■ THE DATA:

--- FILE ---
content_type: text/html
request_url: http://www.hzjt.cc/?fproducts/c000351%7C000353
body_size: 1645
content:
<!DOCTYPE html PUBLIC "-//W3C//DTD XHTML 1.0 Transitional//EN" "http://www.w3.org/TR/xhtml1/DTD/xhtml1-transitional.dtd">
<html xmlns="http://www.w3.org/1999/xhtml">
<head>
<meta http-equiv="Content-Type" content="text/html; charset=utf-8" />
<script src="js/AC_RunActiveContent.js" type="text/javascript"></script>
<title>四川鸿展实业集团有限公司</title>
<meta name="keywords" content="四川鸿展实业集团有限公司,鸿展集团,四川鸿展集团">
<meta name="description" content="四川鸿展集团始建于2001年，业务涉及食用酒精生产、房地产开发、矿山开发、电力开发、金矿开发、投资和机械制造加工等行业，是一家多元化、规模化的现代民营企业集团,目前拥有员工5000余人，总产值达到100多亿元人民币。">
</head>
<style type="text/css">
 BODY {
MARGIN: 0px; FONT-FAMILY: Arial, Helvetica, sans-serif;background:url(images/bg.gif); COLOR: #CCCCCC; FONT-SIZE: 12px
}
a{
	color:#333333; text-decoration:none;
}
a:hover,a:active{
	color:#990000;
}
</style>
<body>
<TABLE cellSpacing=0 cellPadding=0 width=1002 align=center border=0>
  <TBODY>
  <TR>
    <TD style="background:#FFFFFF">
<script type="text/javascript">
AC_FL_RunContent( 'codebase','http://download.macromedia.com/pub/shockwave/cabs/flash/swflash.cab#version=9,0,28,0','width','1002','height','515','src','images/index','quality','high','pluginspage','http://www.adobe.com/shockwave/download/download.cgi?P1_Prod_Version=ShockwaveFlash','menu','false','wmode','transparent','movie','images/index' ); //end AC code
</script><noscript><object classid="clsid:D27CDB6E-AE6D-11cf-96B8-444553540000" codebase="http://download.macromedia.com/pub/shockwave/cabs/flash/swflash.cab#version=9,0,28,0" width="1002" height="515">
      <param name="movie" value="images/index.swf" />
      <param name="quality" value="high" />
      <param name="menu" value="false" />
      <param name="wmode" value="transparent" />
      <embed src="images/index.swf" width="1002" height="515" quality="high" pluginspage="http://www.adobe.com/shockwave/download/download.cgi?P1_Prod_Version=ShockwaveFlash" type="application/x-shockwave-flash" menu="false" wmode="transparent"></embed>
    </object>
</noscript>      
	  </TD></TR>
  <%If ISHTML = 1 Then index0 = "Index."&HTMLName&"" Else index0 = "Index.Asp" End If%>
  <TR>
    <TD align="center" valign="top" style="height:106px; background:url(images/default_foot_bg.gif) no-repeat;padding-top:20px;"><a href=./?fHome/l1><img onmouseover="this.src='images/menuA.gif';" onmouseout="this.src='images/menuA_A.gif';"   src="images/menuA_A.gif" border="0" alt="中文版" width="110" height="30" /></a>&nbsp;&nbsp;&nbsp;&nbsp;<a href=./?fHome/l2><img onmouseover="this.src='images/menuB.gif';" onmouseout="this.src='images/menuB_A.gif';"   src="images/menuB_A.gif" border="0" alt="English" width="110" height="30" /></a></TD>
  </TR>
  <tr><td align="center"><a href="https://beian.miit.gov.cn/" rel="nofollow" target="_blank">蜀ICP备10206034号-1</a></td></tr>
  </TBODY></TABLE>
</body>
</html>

■ TASK OBJECTIVE: Work through the entries, filtering for the string "param", and copy each line that holds it.

■ SOLVED PROBLEM:
      <param name="movie" value="images/index.swf" />
      <param name="quality" value="high" />
      <param name="menu" value="false" />
      <param name="wmode" value="transparent" />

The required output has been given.